Day 6: The Beginning of the End
How a ridiculous conversation developed into this year's funniest blockbuster.
Inspired by This Is the End – where five of Hollywood’s A-List comedy faces, Danny McBride, Seth Rogen, James Franco, Jonah Hill and Craig Robinson, wake up to find themselves high and dry with a front seat to the end of the world – VICE is spending a whole week exploring the hilarious side of the Apocalypse. If this is the end, it doesn’t have to be all doom and gloom.
Weed makes conversations better. Or at least it convinces stoned people that the conversations they're having are better, which is why a lot of us sit around for hours talking about weird shit, like whether we’d rather have sex with the entire population of London or get pissed on by the entire population of Japan. Or what it would be like if Obama was your dad.
For Seth Rogen and Evan Goldberg, the idea for This is the End (at cinemas now) came from a conversation about weird shit, too. Apparently, Rogen wondered aloud what would happen if he and Busta Rhymes were directing a music video and “ant-men from the centre of the Earth attacked”. I can’t imagine how they could possibly have arrived at that particular topic, but it’s safe to say they must have been in a pretty creative mood.
That conversation would later prove to be the beginning for Goldberg and Rogen. Before it became a full-length film with face-melting CGI and an A-list of Hollywood’s funniest actors, the conversation first developed into a short: Jay Baruchel and Rogen Vs the Apocalypse. I guess from then on, it's not that hard to bump things up to: “What if me, Jonah Hill, James Franco, Jay Baruchel, Danny McBride and Craig Robinson were trapped in a mansion while the world ended around us?”
This got me thinking. I have hilarious conversations with my friends all the time when we’re high. Why don’t they ever turn into high budget blockbusters? Is it just that I've been unlucky in life? Or is it because Rogen and Goldberg are two of the best comedy directors working today while I come up with premises like "Edward Blunt-hands"?
I think it must all be down to one thing: group dynamic. It’s pretty obvious when you watch the film that a lot of it (like the entire Milky Way fight scene) is improvised. The Rogen generation of American comedians make funny look easy because their stories revolve around a group of guys, who are probably hilarious around each other off-screen too. These guys let the script guide them from beat to beat, but otherwise just follow their natural comedic timings.

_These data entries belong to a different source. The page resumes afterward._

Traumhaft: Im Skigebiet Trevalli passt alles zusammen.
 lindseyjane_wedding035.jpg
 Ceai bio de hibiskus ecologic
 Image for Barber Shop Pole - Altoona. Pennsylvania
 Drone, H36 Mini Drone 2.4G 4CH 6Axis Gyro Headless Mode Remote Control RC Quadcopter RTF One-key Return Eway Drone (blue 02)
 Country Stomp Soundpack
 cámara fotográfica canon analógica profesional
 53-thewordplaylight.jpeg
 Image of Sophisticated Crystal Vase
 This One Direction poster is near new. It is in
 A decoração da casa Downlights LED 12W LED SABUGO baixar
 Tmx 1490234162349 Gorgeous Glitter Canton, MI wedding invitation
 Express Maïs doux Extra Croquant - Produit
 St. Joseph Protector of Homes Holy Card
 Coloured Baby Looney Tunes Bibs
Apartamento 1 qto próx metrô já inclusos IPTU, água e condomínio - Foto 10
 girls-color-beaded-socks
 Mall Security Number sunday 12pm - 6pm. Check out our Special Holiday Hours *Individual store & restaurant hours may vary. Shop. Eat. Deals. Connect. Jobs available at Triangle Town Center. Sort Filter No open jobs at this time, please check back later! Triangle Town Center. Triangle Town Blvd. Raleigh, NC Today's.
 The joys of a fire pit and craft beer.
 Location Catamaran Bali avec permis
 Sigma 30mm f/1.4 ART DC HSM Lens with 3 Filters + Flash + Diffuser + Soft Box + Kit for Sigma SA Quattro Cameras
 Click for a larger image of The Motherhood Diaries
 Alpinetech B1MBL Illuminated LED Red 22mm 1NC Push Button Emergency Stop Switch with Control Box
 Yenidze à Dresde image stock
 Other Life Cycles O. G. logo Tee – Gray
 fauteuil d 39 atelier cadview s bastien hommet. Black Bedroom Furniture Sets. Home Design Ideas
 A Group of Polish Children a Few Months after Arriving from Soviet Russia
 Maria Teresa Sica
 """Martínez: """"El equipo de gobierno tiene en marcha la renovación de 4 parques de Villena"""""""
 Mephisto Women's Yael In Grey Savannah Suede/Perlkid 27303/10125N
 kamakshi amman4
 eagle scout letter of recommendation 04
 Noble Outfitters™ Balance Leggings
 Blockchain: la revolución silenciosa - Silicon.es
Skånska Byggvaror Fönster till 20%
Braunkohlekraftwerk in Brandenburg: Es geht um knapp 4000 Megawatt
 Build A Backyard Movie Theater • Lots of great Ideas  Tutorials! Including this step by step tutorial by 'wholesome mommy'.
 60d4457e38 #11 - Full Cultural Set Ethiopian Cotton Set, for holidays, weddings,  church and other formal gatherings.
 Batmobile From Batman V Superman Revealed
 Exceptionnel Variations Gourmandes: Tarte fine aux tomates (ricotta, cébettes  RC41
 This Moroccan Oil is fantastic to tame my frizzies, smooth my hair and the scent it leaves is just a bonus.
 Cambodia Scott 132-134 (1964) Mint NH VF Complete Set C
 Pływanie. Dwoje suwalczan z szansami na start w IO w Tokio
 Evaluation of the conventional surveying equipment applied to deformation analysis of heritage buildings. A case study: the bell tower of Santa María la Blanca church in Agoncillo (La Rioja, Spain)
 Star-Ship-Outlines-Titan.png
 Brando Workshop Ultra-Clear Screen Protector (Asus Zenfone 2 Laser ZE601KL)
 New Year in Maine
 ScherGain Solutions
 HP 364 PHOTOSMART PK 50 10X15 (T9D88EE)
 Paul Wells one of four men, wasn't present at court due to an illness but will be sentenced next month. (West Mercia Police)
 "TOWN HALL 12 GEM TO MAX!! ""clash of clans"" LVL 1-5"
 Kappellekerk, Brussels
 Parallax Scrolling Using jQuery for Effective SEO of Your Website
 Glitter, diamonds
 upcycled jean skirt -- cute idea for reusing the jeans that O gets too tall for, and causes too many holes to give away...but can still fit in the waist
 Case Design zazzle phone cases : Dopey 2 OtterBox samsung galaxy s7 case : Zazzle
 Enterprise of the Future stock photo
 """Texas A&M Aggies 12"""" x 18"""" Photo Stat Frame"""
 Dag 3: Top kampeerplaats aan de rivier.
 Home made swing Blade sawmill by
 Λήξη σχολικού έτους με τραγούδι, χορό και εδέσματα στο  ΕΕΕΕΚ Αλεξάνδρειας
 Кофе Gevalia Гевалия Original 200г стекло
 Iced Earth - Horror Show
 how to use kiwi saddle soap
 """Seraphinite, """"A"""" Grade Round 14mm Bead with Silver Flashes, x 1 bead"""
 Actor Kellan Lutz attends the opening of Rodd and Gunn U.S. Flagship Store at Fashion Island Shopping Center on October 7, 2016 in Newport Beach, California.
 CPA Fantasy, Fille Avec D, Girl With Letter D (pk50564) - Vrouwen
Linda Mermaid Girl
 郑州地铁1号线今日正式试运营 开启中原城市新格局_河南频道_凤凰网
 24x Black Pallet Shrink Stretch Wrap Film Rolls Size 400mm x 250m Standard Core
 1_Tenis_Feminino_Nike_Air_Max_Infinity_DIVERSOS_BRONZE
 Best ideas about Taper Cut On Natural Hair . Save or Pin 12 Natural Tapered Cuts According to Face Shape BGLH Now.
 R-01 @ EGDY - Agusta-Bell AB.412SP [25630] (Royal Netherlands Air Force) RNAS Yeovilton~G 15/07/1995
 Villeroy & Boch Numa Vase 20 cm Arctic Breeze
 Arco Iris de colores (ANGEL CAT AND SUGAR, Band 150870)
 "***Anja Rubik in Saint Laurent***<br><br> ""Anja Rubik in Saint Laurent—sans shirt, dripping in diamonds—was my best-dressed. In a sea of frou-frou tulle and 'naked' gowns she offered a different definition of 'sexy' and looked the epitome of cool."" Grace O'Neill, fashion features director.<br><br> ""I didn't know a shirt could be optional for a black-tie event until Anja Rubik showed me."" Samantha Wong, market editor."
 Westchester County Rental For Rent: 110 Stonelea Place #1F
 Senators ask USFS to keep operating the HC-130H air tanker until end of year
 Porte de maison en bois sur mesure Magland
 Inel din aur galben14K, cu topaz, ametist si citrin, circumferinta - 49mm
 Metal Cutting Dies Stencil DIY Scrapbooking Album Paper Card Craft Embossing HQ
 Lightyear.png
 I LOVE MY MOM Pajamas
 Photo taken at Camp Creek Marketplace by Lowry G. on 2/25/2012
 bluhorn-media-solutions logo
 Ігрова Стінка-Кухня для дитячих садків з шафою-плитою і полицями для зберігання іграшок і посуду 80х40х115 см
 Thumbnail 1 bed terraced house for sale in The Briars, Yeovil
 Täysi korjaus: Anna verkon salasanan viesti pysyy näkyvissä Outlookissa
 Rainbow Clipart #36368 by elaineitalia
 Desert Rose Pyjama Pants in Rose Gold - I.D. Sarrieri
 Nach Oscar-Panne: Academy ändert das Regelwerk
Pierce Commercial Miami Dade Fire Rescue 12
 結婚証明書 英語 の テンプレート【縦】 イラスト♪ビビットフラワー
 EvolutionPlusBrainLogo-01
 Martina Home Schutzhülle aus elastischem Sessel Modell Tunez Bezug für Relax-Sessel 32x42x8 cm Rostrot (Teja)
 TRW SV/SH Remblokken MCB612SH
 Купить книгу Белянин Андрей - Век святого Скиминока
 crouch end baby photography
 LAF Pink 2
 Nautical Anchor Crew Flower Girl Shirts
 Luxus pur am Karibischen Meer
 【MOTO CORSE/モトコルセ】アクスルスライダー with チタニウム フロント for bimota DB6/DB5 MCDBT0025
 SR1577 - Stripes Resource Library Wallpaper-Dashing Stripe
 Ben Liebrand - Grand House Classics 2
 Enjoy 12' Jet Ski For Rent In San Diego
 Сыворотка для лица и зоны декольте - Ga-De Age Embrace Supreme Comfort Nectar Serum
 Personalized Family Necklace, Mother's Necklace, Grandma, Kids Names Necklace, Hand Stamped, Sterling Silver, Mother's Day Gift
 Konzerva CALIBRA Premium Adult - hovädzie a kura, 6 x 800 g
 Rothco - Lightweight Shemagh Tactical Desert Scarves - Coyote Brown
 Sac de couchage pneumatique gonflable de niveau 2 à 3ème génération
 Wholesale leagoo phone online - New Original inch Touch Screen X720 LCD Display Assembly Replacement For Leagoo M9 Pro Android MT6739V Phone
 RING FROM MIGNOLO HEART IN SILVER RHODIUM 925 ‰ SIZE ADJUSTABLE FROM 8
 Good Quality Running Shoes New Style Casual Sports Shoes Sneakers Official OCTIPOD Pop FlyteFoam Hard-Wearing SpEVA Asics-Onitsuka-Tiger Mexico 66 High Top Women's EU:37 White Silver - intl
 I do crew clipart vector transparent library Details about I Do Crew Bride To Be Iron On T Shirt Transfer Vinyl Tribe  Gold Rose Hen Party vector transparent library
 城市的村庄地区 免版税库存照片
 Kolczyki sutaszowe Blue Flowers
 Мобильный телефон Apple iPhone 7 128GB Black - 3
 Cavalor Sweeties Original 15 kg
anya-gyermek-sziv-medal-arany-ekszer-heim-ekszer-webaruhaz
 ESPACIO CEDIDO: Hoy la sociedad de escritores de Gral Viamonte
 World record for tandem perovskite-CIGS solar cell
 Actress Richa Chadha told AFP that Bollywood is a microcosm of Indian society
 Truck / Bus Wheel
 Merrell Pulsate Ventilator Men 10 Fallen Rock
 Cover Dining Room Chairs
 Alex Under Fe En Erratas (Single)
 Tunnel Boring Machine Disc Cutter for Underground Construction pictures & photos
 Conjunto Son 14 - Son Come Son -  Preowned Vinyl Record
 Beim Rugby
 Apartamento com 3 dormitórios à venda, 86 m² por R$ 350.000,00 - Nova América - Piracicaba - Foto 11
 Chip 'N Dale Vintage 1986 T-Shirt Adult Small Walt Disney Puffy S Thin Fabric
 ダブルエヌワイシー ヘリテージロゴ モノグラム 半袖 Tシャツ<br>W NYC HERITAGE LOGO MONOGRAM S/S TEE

The B-roll is full of conversations between Rogen and Goldberg that prove they aren’t sticklers for the script. “I feel like there’s nothing in the drink-spilling,” Goldberg said at one point, on set. “Yeah just cut it,” Rogen responded, without the kind of espresso-induced hissy fit you’d expect from a Hollywood director. In This Is the End, you can sense that transition from highly tangential post-bong conversation (“Dude, what if Jonah Hill got raped by an incubus and we had to perform an emergency exorcism on him?”) to professionally executed scene. (A demon-voiced Hill laughs at a crucifix-wielding Baruchel: “Oh does it? Does it compel me? Is the power of Christ compelling me – is that what’s happening? Guess what? It’s not that compelling.”)
On-screen and off-screen, Rogen is the same person. He makes you feel at ease with the characteristic “hurhurhurhur” laugh that we get to hear so often in the film, and in general just exudes an aura of chillness. He’s how I imagine the Dalai Llama would be, if the Dalai Llama grew up in Boulder.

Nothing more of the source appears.